In the report on Cyclone Batsirai, how many people does the BNGRC say are now homeless?

▶ _READING TEXT_
>>>>>

Madagascar: Cyclone Batsirai death toll now 30

Madagascar: Cyclone Batsirai death toll now 30

The number of dead on Madagascar’s Indian Ocean island had grown from 21 to 30 the previous evening, according to the country’s disaster management agency (BNGRC). According to the BNGRC, 94,000 people were affected by Batsirai, with 60,000 of them now homeless.
Many non-governmental organizations (NGOs) and UN agencies have begun to deploy resources and teams to assist the victims of the cyclone, which brought torrential rain and winds of up to 165 kilometers per hour (102 miles per hour).
The tropical cyclone made landfall on Madagascar’s eastern coast over the weekend of Saturday and Sunday, affecting a 150-kilometer stretch of sparsely populated and agricultural land.
As the cyclone moved inland it caused flooding that ravaged rice fields in the country’s central “breadbasket”, raising fears of a humanitarian crisis.

<<<<<

▶ _SOURCE INFORMATION_
>>>>>

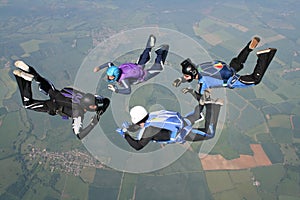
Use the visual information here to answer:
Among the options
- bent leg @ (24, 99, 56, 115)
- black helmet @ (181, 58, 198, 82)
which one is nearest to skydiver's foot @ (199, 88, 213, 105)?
black helmet @ (181, 58, 198, 82)

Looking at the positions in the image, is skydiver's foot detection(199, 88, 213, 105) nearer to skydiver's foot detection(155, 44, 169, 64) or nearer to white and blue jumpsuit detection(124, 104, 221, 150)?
white and blue jumpsuit detection(124, 104, 221, 150)

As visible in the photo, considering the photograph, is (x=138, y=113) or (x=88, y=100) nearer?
(x=138, y=113)

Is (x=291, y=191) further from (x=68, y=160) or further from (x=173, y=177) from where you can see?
(x=68, y=160)

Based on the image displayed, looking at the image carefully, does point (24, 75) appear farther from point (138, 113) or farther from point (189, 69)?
point (189, 69)

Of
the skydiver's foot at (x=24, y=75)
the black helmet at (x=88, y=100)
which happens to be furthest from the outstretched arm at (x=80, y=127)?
the skydiver's foot at (x=24, y=75)

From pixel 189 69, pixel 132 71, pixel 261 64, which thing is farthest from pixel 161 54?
pixel 261 64

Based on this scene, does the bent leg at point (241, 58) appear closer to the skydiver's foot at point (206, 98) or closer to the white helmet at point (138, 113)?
the skydiver's foot at point (206, 98)
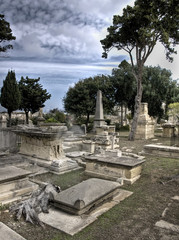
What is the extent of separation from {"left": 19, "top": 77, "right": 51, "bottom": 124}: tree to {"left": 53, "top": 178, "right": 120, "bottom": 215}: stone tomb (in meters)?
22.6

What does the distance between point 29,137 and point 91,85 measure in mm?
16521

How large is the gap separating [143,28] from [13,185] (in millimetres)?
12352

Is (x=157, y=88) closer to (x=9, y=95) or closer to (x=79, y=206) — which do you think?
(x=9, y=95)

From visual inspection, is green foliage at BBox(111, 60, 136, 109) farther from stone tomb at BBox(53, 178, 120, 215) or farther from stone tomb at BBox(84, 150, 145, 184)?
stone tomb at BBox(53, 178, 120, 215)

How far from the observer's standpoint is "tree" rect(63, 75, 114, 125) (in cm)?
2270

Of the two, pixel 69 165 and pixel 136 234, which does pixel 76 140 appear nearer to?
pixel 69 165

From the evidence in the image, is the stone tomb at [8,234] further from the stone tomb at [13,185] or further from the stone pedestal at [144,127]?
the stone pedestal at [144,127]

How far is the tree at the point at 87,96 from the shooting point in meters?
22.7

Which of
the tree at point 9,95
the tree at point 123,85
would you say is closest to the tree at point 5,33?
the tree at point 9,95

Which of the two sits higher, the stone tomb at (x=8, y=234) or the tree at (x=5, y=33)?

<<<<<

▶ _RESPONSE TO THIS TASK_
60,000 people.